Victor Borge was considered one of the world’s great comedic geniuses. Dubbed ‘The Clown Prince of Denmark,’ he had no significant rivals in a career that spanned more than 7 years. His comic persona and stage routine was tailored to his personality quirks, musical gifts and extraordinary sense of humour.
“Laughter is the shortest distance between two people,” he would say. Victor publicly ridiculed Adolf Hitler in his native Denmark just before WWII. When the Germans invaded, he managed to escape to America, obtaining a visa due to his American-born wife. He learnt to speak English and gained an understanding of American humour by watching movies; quickly rising to prominence with The Victor Borge Show on NBC from the mid 1940s. At one time he was the highest paid entertainer in the world.

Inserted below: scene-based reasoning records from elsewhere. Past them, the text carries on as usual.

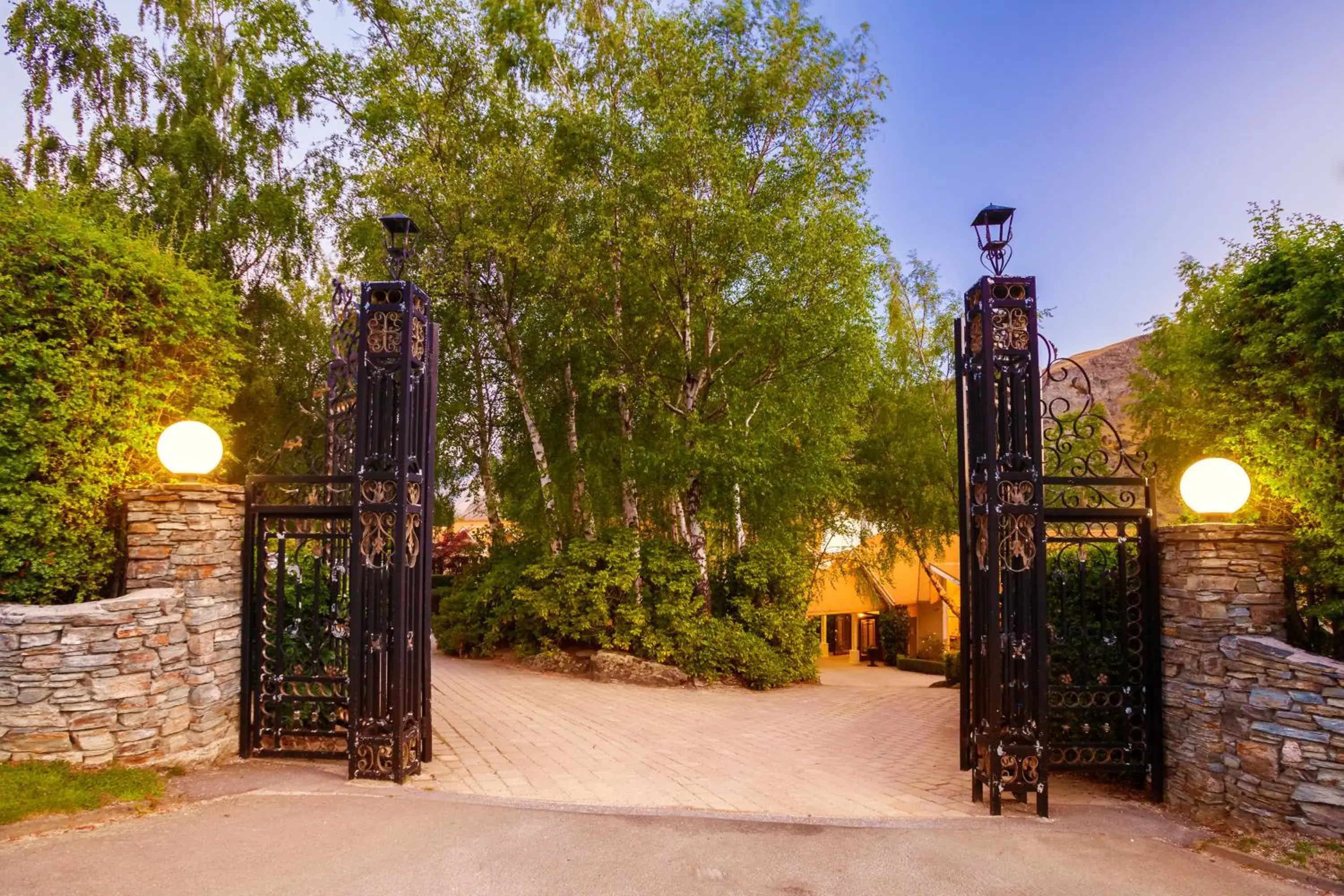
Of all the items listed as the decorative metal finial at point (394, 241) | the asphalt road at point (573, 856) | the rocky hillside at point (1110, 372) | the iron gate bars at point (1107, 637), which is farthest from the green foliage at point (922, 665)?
the decorative metal finial at point (394, 241)

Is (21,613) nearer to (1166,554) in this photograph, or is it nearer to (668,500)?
(1166,554)

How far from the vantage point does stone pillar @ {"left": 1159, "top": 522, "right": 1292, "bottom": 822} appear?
4.77 metres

Victor’s Comedy in Music one man show on Broadway reached 849 performances – the largest solo run in the Great White Ways history. It was based on a routine that became synonymous with his style, announcing that he was going to play a piece, but seldom actually getting around to doing it because of his hilarious interaction with the audience.

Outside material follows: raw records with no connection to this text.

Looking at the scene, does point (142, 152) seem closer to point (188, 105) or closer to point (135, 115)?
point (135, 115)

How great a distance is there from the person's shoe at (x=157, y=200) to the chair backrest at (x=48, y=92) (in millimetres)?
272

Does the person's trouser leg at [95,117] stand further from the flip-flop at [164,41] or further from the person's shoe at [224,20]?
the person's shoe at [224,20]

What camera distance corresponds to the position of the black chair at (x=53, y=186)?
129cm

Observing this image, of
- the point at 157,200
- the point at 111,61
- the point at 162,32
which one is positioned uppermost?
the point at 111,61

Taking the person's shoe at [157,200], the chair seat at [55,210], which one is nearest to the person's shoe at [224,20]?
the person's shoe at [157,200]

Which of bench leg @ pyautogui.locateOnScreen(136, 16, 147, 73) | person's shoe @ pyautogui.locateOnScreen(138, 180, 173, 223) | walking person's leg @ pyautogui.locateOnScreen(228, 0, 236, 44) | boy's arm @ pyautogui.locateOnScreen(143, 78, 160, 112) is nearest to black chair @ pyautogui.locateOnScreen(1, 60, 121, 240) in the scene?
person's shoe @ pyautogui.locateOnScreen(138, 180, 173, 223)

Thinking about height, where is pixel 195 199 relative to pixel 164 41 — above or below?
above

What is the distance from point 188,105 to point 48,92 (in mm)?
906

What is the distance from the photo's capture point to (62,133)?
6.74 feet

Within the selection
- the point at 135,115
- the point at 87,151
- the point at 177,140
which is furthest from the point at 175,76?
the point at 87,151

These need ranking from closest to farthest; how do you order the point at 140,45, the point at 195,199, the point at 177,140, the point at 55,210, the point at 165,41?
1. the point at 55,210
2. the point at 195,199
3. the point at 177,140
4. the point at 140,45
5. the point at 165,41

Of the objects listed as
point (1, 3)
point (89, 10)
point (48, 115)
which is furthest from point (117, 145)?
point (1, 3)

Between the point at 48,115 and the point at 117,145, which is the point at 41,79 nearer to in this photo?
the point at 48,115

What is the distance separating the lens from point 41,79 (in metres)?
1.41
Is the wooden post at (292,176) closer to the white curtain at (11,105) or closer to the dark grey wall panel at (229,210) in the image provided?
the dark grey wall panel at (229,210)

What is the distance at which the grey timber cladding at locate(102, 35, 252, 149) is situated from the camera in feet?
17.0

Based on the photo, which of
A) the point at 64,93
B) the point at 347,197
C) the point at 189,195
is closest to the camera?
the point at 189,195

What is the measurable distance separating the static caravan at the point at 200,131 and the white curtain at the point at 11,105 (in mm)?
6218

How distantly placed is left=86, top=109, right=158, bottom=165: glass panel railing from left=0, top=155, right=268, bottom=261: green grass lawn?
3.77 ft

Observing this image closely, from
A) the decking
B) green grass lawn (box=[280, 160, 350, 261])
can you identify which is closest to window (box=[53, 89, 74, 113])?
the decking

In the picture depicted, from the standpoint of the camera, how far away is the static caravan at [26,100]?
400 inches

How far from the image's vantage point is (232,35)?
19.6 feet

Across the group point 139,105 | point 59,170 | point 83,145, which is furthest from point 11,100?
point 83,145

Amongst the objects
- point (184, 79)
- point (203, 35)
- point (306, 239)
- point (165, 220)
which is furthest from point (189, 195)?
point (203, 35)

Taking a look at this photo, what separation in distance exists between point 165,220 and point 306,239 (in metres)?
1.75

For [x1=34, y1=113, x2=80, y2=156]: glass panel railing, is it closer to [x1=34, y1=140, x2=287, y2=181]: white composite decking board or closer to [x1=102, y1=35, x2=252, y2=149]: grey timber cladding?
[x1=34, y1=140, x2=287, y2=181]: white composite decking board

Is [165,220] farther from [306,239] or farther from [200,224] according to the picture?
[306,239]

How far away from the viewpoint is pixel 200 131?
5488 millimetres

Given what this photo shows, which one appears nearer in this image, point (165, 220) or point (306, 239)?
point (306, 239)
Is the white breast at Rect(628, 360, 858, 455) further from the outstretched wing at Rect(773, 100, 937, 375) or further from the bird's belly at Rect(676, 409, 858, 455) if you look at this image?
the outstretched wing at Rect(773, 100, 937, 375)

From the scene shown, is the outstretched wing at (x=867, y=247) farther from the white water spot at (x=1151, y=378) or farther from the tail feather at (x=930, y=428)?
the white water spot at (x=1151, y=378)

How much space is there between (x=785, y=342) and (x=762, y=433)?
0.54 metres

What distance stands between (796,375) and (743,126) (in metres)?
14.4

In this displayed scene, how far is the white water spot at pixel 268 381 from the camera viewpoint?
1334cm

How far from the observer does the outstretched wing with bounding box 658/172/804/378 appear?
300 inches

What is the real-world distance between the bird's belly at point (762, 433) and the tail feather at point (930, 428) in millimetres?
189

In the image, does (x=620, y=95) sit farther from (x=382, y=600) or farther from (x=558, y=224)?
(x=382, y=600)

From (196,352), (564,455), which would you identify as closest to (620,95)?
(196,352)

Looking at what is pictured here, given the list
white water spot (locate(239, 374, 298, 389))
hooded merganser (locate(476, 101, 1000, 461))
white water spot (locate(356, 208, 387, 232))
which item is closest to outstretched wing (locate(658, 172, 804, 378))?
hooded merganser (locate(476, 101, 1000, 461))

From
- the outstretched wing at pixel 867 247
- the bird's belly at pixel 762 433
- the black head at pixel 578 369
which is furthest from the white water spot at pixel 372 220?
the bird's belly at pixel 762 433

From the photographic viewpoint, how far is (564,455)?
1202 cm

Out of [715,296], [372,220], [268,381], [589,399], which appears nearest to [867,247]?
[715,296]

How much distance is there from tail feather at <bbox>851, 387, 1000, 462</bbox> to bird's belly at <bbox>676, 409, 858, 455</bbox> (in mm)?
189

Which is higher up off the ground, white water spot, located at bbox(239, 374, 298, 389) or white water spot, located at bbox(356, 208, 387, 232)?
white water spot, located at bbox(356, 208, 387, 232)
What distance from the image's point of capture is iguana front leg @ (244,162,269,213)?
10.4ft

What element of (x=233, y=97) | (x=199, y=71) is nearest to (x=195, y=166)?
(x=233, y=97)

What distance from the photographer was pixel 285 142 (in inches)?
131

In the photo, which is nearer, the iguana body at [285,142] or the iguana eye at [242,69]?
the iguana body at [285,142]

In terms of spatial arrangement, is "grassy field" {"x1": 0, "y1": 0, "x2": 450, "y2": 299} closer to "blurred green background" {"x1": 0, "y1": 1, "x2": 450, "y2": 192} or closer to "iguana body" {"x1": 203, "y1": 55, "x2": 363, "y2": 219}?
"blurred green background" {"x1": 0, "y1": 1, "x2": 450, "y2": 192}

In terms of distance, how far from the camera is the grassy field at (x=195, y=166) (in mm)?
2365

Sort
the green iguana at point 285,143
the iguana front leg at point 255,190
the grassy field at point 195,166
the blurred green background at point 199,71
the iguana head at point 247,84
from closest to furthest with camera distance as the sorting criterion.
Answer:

Ironically, his most famous pieces aren’t musical. Phonetic Punctuation recites all of the punctuation marks as exaggerated onomatopoeic sounds. Inflationary Language uses the incremented numbers embedded in words such as “once upon a time” becoming “twice upon a time”, “wonderful” – “twoderful”; “tennis” – “elevenis” and so on.

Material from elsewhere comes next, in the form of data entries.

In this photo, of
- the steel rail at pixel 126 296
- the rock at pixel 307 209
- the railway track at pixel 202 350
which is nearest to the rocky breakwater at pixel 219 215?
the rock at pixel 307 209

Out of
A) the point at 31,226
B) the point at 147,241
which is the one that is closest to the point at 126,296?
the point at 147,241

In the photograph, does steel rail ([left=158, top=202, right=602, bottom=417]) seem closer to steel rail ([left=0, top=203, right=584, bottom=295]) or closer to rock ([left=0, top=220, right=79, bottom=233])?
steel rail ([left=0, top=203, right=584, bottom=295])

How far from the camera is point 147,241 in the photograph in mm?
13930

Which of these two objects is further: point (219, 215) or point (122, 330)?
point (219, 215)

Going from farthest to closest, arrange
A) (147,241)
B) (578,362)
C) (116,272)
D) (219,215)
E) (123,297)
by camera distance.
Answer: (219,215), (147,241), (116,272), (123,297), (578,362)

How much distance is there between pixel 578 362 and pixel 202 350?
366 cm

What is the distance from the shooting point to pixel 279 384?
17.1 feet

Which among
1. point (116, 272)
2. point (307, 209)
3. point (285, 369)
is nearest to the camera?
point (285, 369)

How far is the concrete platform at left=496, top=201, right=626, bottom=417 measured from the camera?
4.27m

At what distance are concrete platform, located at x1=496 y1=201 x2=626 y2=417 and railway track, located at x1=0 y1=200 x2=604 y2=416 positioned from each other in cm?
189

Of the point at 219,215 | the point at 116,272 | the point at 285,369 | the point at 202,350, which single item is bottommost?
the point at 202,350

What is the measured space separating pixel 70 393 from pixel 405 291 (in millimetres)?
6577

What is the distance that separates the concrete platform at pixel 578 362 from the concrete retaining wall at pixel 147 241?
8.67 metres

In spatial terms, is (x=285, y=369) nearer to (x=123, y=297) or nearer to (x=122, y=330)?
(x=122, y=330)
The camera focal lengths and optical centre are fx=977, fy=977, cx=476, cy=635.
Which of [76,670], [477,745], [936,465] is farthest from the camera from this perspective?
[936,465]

He toured New Zealand on many occasions. I can’t recall the exact year, but I sent him this caricature and some copies at Dunedin’s Regent Theatre either in the late 1980s or the early 1990s and received these two copies back signed. He kept the original. Not sure what the inscription is all about…
Victor performed to the end. After returning to his Greenwich, Connecticut home from a December 2000 concert in Copenhagen, he died the next day aged 91.